** Text shown **
+===+

The Federal Inland Revenue Service (FIRS) yesterday explained its opposition to the administration of Value Added Tax (VAT) by states in the country, saying it might stifle businesses and investments.
The federal agency insisted that the decision of the Federal High Court to grant powers to states to administer VAT would make it difficult for businesses to thrive.
This is just as it was gathered that the FIRS recently wrote to the National Assembly for an amendment of the constitution to accommodate VAT in the Exclusive Legislative List of the 1999 Constitution.
The development followed rising agitation by some states to collect and utilise proceeds of consumption tax, after Rivers State secured victory in court on the matter.
Notwithstanding, the Rivers State government announced the commencement of full implementation of its VAT law.
On its part, FIRS has maintained that the decision of the Federal High Court to grant powers to states to administer VAT could be counterproductive.
The Group Lead, Special Operations Group, FIRS, Mathew Gbonjubola, insisted that there was nowhere in the world, where the administration of VAT was done at the sub-national level, adding that the service cannot afford to devolve such powers to states.
Speaking during a media briefing, he said contrary to speculations, the FIRS administers the consumption tax on behalf of the three tiers of government and not for the federal government alone.
He added that revenue from VAT was administered under an arrangement that allows the federal government to collect 15 per cent, states 50 per cent, and local government 35 per cent. He pointed out that the existing arrangement allowed states and local governments to take about 85 per cent of VAT proceeds.
Gbonjubola stated: “The VAT is not paid to the federation account but to VAT pool account for distribution to the three tiers of government. It is after the sharing that the portion of the federal government is paid to the Consolidated Revenue Fund Account.
“VAT works only at a national level but not at a sub-national level. There is no country in the world where VAT works at the sub-national level.”
He said the VAT Act differentiated between the Input and Output VAT, explaining that in the former, tax is paid to suppliers on the purchase of taxable goods and services, while output VAT is the tax received from customers on the value of taxable goods and services sold or rendered.
Gbonjubola further explained that the VAT Act allowed taxpayers to offset their input VAT (Allowable Input VAT) against their output VAT, to the extent that such input VAT only related to such goods that were purchased or imported for resale or form the taxpayers’ stock-in-trade used for the production of new products on which output VAT would be charged.
He said where the output VAT exceeded the recoverable input VAT; the taxpayer was expected to remit the excess to the FIRS.
In the instance where the input VAT exceeded the output VAT, he explained that taxpayer would be entitled to a refund of the excess after following the due process as contained in the FIRS Establishment Act.
But with the decision of some states to go ahead with the implementation of the court judgement, Gbonjubola said such refund might not be possible, because the administration of VAT would be done by different tax authorities in the states.

+===+

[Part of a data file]
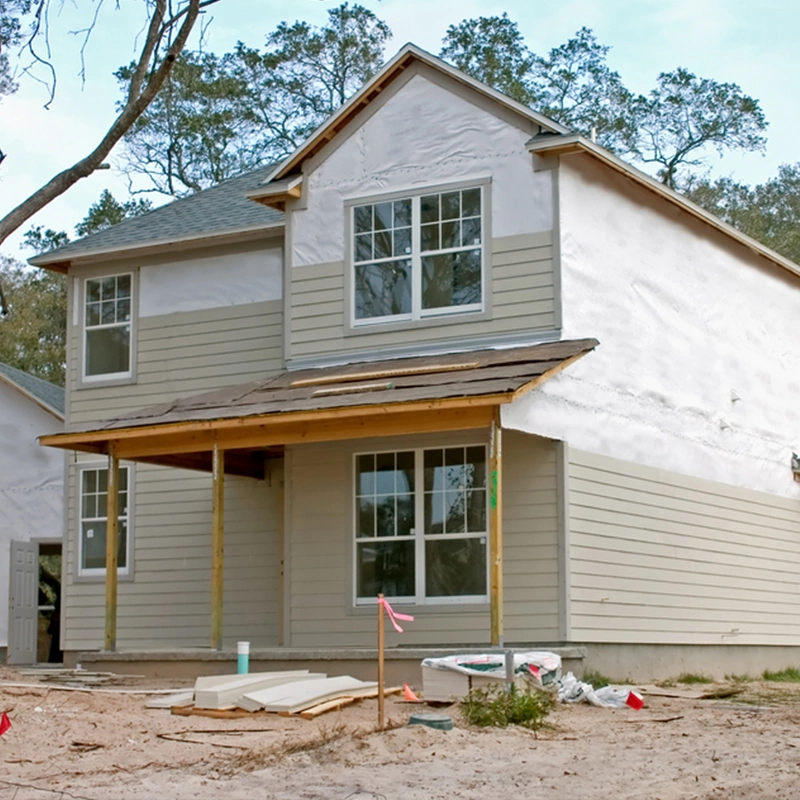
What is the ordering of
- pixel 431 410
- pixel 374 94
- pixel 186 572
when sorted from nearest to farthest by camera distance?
pixel 431 410 → pixel 374 94 → pixel 186 572

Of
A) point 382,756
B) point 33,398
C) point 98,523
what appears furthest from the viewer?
point 33,398

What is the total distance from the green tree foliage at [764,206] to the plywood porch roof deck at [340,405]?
27.4 metres

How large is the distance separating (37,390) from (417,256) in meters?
12.0

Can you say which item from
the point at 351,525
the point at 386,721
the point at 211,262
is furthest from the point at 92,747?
the point at 211,262

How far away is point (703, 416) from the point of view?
62.7 feet

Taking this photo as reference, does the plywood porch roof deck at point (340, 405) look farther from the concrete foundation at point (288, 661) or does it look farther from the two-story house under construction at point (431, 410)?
the concrete foundation at point (288, 661)

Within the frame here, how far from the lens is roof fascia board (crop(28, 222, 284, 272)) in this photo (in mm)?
19203

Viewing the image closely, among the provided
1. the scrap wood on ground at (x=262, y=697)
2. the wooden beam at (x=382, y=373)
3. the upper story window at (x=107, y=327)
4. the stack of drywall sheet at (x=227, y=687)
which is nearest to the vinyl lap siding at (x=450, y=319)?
the wooden beam at (x=382, y=373)

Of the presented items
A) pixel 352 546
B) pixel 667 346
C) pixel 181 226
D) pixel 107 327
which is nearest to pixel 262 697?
pixel 352 546

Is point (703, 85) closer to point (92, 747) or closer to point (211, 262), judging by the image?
point (211, 262)

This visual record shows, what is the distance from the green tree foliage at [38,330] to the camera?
4494 centimetres

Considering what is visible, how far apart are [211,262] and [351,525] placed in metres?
5.04

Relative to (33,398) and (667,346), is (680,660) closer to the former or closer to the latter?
(667,346)

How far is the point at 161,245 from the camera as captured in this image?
780 inches
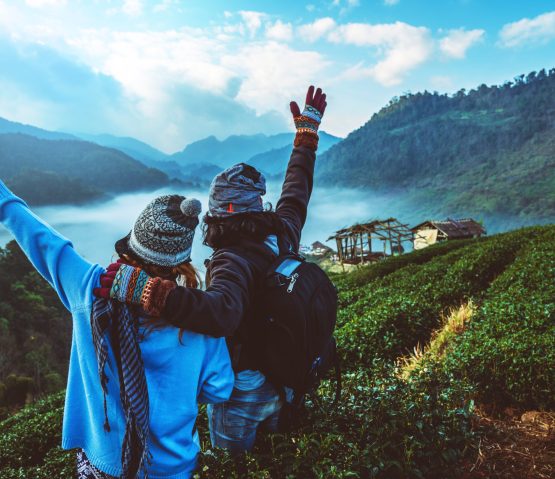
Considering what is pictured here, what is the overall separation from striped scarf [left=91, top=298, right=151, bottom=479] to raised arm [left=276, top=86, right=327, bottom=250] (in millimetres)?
1336

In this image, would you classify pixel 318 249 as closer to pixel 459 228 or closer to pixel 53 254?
pixel 459 228

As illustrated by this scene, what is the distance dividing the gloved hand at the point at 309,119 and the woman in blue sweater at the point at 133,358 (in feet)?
4.04

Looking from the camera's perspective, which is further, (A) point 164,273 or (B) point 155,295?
(A) point 164,273

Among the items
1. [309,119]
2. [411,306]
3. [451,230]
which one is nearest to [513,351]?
[411,306]

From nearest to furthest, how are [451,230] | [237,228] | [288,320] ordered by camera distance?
1. [288,320]
2. [237,228]
3. [451,230]

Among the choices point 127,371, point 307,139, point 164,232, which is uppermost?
point 307,139

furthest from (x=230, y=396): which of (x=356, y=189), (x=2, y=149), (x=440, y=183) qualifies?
(x=2, y=149)

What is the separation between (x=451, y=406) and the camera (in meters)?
3.35

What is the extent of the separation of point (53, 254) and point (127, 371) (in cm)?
56

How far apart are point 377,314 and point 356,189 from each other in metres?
151

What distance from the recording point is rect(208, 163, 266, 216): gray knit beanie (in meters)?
2.14

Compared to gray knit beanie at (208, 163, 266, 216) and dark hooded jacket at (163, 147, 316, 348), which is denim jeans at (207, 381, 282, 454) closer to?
dark hooded jacket at (163, 147, 316, 348)

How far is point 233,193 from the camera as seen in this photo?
2.14 metres

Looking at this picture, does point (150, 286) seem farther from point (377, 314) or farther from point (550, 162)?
point (550, 162)
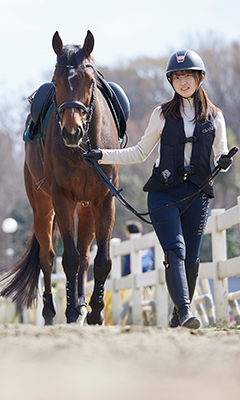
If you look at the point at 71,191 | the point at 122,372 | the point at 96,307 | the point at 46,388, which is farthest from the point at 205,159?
the point at 46,388

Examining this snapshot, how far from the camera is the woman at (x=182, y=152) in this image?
4184 millimetres

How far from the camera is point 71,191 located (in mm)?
4914

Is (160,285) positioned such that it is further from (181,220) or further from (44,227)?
(181,220)

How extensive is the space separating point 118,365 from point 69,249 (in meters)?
2.59

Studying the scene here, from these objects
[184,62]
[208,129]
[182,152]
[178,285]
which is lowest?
[178,285]

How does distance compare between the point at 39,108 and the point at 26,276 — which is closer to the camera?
the point at 39,108

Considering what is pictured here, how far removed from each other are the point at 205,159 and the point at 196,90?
1.72ft

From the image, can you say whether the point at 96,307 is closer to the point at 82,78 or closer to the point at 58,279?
the point at 82,78

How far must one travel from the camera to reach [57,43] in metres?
4.64

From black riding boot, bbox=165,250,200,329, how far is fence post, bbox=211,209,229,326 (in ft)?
8.42

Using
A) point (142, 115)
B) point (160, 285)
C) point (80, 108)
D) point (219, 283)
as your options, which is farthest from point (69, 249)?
point (142, 115)

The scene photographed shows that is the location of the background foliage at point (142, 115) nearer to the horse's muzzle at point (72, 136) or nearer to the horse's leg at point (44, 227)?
the horse's leg at point (44, 227)

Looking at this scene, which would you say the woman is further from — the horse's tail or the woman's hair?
the horse's tail

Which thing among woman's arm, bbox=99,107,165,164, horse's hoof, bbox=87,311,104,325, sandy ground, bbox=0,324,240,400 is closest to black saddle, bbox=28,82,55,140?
woman's arm, bbox=99,107,165,164
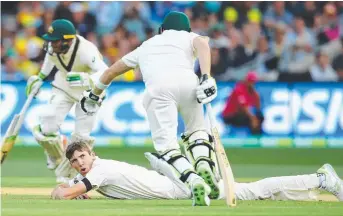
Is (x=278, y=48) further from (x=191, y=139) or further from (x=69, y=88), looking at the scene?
(x=191, y=139)

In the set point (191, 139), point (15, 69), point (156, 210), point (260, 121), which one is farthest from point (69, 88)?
point (15, 69)

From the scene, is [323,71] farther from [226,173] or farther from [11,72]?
[226,173]

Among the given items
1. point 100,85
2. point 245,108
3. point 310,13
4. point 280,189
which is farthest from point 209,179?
point 310,13

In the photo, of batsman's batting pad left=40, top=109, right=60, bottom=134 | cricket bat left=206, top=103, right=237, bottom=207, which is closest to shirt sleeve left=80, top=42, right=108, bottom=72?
batsman's batting pad left=40, top=109, right=60, bottom=134

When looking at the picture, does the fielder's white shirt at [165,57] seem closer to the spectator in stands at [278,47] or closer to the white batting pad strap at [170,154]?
the white batting pad strap at [170,154]

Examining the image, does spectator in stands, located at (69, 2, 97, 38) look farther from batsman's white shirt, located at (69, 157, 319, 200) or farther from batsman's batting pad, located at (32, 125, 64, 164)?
batsman's white shirt, located at (69, 157, 319, 200)

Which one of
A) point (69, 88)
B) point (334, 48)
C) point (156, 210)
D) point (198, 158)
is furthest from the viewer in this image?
point (334, 48)
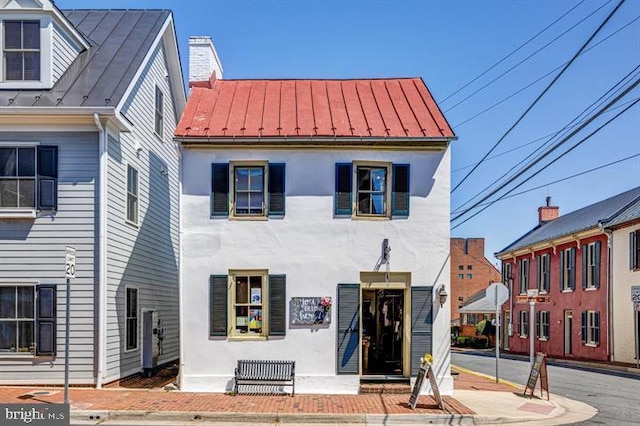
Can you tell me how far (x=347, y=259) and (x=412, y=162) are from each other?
267 centimetres

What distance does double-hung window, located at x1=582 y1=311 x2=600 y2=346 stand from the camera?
28027mm

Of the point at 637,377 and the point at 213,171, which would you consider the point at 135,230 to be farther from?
the point at 637,377

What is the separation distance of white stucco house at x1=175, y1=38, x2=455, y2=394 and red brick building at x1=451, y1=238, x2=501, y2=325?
51.0 meters

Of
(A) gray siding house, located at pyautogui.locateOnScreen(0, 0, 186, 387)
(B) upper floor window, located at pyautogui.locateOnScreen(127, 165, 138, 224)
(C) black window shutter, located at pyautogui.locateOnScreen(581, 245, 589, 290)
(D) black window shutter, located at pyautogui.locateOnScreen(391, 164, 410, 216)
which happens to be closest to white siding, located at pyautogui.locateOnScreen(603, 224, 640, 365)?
(C) black window shutter, located at pyautogui.locateOnScreen(581, 245, 589, 290)

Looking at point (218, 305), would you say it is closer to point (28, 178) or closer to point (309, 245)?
point (309, 245)

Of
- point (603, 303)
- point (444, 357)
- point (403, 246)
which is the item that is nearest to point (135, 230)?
point (403, 246)

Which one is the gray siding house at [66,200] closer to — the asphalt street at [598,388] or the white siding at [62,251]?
the white siding at [62,251]

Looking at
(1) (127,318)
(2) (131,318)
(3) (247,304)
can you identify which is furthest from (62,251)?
(3) (247,304)

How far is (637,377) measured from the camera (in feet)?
A: 70.1

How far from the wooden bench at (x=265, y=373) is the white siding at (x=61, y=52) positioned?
8.07 metres

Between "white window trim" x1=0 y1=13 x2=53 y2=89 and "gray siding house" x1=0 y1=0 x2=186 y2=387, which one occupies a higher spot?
"white window trim" x1=0 y1=13 x2=53 y2=89

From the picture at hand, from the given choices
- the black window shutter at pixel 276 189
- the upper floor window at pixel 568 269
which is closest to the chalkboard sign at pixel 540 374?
the black window shutter at pixel 276 189

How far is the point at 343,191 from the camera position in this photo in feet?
47.9

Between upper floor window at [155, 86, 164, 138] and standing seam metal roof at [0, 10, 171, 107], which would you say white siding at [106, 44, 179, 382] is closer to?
upper floor window at [155, 86, 164, 138]
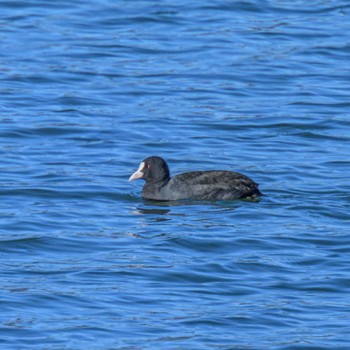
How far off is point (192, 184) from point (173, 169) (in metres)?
1.88

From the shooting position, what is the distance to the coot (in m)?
16.2

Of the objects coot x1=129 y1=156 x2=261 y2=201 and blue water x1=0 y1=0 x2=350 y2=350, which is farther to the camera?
coot x1=129 y1=156 x2=261 y2=201

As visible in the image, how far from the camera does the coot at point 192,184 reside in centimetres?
1617

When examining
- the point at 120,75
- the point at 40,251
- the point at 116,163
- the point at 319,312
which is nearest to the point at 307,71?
the point at 120,75

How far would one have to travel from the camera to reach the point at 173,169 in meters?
18.3

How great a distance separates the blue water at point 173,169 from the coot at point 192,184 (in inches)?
5.8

+===+

** Exercise objective **
Extract the passage of the VAT article from "Gbonjubola further explained" to "would be charged.".

** Exercise answer **
Gbonjubola further explained that the VAT Act allowed taxpayers to offset their input VAT (Allowable Input VAT) against their output VAT, to the extent that such input VAT only related to such goods that were purchased or imported for resale or form the taxpayers’ stock-in-trade used for the production of new products on which output VAT would be charged.